Gimme some DAPL

December 2, 2016

Socialist Worker's Danny Katch, author of Socialism...Seriously: A Brief Guide to Human Liberation, gives the government and Big Oil a chance to explain themselves.

THE NORTH Dakota governor and the Army Corps of Engineers have ordered the Standing Rock Sioux and their supporters to clear out of the tent camps they've set up to stop construction of the Dakota Access Pipeline (DAPL).

Water protectors have made many convincing points against DAPL on the grounds that it's a violation of tribal sovereignty, a threat to water safety and a contribution to increased global warming, while the government and the pipeline company Energy Transfer Partners (ETP) have mostly let attack dogs and water cannons do their talking for them.

So in the post-election spirit of getting out of our bubbles and engaging in respectful dialogue with the other side, I'm going make the case for DAPL for them. Since this is a serious argument, it will take the form of a listicle.

1) Show some respect for sacred traditions

DAPL is being built on land that belonged to the Standing Rock Sioux under the Fort Laramie Treaty of 1868. The Sioux have been pushed off much of the original 1868 land through repeated violations of the treaty, including the 1944 Flood Control Act that allowed the Army Corps of Engineers to use eminent domain to take the land being used today for the pipeline.

This Week in Capitalism | By Danny Katch

The point is that breaking treaties with indigenous nations is a cherished part of U.S. culture and tradition. When Standing Rock Sioux Chair Dave Archambault II says the Corps should stop ignoring "laws that require federal agencies to consider environmental risks and protection of Indian historic and sacred sites," he is showing the government profound disrespect by asking that it betray its own history of double-crossing and land-grabbing.

Or consider the history of the energy industry going back to its founding father John D. Rockefeller. When coal miners went on strike against Rockefeller in Ludlow, Colorado, in 1913, they were kicked out of their company-owned shacks and set up tents--just like today's water protectors--to continue their struggle.

In response, a private militia hired by the Rockefeller and the Colorado National Guard attacked the strikers with machine guns and set fire to the tents where the miners' families were hiding. The charred bodies of 11 children and two women were found the next day.

When people complain today about the North Dakota police and ETP security brutalizing water protectors, what they are really saying is that they are ignorant and unappreciative of the Ludlow Massacre and other traditional practices of one of our country's leading industries.

2) Nobody loves nature more than oil company executives

The CEO of Energy Transfer Partners is Kelcy Warren. He owns an 11,000-acre ranch in Texas that has giraffes, javelinas and gaurs. A javelina is a little pig thing and a gaur is an enormous Asian ox. You probably didn't know that, but Kelcy Warren does.
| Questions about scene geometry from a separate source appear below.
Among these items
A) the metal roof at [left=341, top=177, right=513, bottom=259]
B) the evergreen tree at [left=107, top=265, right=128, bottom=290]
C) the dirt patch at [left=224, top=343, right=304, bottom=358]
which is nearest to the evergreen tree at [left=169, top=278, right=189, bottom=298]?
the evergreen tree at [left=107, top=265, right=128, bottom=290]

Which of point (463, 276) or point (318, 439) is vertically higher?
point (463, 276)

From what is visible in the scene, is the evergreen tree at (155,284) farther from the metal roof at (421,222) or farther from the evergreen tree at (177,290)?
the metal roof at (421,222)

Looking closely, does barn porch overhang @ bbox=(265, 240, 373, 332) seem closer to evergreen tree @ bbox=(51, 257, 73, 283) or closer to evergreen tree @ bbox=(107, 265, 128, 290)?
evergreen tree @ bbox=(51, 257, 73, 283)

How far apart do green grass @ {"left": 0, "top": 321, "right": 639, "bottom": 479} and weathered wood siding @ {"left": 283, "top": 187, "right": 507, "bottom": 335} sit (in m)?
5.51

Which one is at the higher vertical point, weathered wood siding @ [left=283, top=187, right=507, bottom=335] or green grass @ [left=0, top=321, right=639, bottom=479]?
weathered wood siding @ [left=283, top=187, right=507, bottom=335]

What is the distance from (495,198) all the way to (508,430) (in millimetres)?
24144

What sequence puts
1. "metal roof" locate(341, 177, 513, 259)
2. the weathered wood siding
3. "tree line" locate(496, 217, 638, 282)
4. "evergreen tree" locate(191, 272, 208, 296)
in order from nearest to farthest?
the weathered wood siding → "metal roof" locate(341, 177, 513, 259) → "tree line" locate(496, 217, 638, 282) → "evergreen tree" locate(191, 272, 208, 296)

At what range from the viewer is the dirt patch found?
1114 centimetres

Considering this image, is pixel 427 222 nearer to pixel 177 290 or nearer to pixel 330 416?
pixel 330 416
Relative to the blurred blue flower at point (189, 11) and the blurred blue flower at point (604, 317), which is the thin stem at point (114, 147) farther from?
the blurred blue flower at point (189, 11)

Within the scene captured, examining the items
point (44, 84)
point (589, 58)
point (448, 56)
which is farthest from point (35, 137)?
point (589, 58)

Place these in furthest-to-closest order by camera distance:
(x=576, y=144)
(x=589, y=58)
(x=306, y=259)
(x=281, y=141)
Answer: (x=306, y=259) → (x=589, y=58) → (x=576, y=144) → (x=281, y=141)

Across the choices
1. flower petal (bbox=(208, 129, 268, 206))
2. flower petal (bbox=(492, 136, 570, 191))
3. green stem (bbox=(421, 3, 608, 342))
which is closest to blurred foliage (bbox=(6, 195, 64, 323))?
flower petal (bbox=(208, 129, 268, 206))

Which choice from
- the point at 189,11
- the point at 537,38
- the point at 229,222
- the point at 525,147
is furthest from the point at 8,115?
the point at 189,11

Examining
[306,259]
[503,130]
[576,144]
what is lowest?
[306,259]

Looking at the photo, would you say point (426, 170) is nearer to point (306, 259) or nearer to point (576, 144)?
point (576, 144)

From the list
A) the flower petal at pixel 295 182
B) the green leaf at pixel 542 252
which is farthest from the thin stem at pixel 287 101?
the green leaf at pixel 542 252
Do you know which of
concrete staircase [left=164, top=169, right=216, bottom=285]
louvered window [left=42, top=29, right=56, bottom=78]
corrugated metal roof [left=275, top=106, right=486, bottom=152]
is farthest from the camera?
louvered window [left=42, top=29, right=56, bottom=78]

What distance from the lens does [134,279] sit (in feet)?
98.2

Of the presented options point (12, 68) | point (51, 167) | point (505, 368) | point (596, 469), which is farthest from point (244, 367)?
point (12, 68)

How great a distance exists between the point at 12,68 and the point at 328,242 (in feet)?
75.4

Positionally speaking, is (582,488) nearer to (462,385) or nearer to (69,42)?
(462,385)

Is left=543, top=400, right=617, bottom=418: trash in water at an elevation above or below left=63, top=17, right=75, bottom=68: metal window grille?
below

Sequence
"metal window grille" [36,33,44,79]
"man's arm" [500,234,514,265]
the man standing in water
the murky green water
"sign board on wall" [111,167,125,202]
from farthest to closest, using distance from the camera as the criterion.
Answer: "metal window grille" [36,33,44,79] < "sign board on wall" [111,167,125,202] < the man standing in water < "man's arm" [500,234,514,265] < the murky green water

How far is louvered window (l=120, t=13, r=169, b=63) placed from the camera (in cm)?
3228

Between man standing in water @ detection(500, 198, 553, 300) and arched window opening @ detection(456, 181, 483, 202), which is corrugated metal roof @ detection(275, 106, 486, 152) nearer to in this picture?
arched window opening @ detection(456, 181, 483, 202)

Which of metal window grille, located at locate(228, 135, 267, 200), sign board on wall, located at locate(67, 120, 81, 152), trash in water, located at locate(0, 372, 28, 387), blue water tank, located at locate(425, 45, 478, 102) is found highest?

He also has "ranches in eastern Texas and southwest Colorado, a house on Lake Tahoe, and an island off the coast of Honduras"--all of which undoubtedly feature lots of flora and fauna you've never even seen.

Warren even had a 12-foot section of an oak tree cut, polished and installed in his son's bedroom to make it feel like a tree house. I'm guessing your kid's room doesn't contain any hardwood trees, so how about you leave decisions about what's good for nature up to true aficionados like Kelcy Warren?

3) This is about jobs

Not pipeline jobs of course. Once construction is over, DAPL will require "just 40 permanent maintenance and operational jobs along its entire stretch."

But the pipeline will make boatloads of money for people like Kelcy Warren, which means lots of new jobs in oak tree polishing, javelina pooper scooping and pole vault pit maintenance (oh did I not mention that Warren's mansion has a pole vault pit?)

This is why the AFL-CIO supports DAPL. The nation's largest union federation thinks it will be able to recruit lots of these new workers since they will have so much in common as servants of oil industry executives.

4) It's an issue of public safety

North Dakota police and the Army Corps want to clear the tent camps "to protect the general public from the violent confrontations between protesters and law enforcement officials... and to prevent death, illness, or serious injury to inhabitants of encampments due to the harsh North Dakota winter conditions."

Who knows many innocent bystanders walking around rural North Dakota have already accidentally stumbled into the line of fire at Standing Rock? Imagine you're just walking with your headphones on, oblivious to the world around you when--bam!--you're hit with a rubber bullet or water cannon from the police or--smash!--you're nailed by a prayer or protest chant from a water protector.

5) This is a really great dialogue. Let's keep having it while we finish building the pipeline

Democracy is great, as long as it doesn't get in the way of actual decisions being made. That's why the Army Corps is proposing moving the camps to a "free speech zone" on the other side of the Cannonball River. It's a win-win: you get to protest, and we get the pipeline.

Who knows, if this works, maybe we can expand the same method to other issues that are so bitterly dividing the country. We could set up specially designated "no hate crime zones" and "police don't kill unarmed people zones."

Of course, over time we'll keep taking more land from these areas as we see fit. When that happens, we hope that you'll understand and respect this as a vital part of our way of life.